I'm trying to select groups in a grouped df that contain a specific string on a specific row within each group.
Consider the following df:
df <- data.frame(id = c(rep("id_1", 4),
rep("id_2", 4),
rep("id_3", 4)),
string = c("here",
"is",
"some",
"text",
"here",
"is",
"other",
"text",
"there",
"are",
"final",
"texts"))
I want to create a dataframe that contains just the groups that have the word "is" on the second row.
Here is some incorrect code:
desired_df <- df %>% group_by(id) %>%
filter(slice(select(., string), 2) %in% "is")
Here is the desired output:
desired_df <- data.frame(id = c(rep("id_1", 4),
rep("id_2", 4)),
string = c("here",
"is",
"some",
"text",
"here",
"is",
"other",
"text"))
I've looked here but this doesn't solve my issue because this finds groups with any occurrence of the specified string.

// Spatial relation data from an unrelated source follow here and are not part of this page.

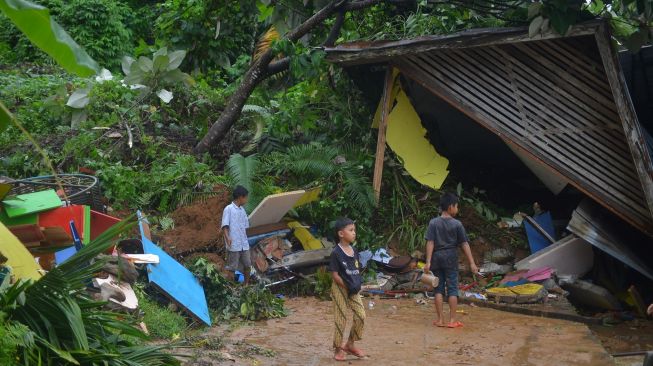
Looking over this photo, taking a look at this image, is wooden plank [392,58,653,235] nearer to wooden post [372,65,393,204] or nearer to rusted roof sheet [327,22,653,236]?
rusted roof sheet [327,22,653,236]

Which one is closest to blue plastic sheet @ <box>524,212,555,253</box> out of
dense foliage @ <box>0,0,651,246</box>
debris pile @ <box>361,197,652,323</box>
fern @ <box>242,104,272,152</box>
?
debris pile @ <box>361,197,652,323</box>

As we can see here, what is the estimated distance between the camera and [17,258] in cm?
563

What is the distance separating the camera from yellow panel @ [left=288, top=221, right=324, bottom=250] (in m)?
11.7

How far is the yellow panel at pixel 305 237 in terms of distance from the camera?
11.7 meters

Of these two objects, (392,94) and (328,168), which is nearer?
(328,168)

I could also do some sort of separate code where I identify the ids and then use that to subset the original df, like so:
ids <- df %>% group_by(id) %>% slice(2) %>% filter(string %in% "is") %>% select(id)
desired_df <- df %>% filter(id %in% ids$id)
But I'm wondering if I can do something simpler within a single pipe series.
Help appreciated!